In other economic news, December’s merchandise trade balance flipped to a modest deficit after four consecutive months of surplus. The pull-back in exports was broad-based with the biggest drag coming from motor vehicles and parts exports. Total imports rose for a second month, primarily supported by the rise in consumer goods, indicative of strength in consumer spending, also evident in the latest spend data.
With economic data still showing some resilience, it’s no surprise that this week’s messaging from the Bank of Canada was more hawkish. Both Macklem’s speech in Montreal and January’s summary of deliberations emphasized a pivot in communication. The narrative has shifted from rate levels to the duration of restrictive policies required to tame inflation back to the 2% target. Central to this challenge is persistent shelter price inflation, which risks accelerating amidst relatively buoyant housing market activity. Higher home prices would result in direct implications on ‘owned accommodation’ inflation, but would also increase the cost of renting, amid higher borrowing cost and stretched affordability.

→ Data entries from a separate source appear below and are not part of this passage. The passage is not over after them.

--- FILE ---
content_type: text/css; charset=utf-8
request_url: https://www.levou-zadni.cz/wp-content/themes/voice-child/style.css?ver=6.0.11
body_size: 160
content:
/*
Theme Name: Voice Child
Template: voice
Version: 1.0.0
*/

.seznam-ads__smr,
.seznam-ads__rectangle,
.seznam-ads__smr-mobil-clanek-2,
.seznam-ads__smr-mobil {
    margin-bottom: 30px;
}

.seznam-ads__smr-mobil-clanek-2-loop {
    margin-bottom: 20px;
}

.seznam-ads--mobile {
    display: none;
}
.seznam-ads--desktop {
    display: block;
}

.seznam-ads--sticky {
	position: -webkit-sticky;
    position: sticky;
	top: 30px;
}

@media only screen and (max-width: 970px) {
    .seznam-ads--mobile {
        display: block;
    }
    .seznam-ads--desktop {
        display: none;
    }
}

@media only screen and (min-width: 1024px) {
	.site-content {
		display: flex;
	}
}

On this point, Macklem cautioned that the Bank has little power to influence house price dynamics, as housing remains chronically undersupplied. This underscores the complexity of addressing inflation as more than half of CPI components are growing at a rate higher than 3%, suggesting that it remains broad-based and stubbornly above the desired threshold. To get these components to decelerate faster requires a stronger pull-back in other parts of the economy. Without this progress, the Bank may be cautious about starting to cut rates. Market reactions have been telling, with the likelihood of a March-April rate cut receding below 30%, and expectations for 2024’s rate reductions adjusting downward (Chart 2).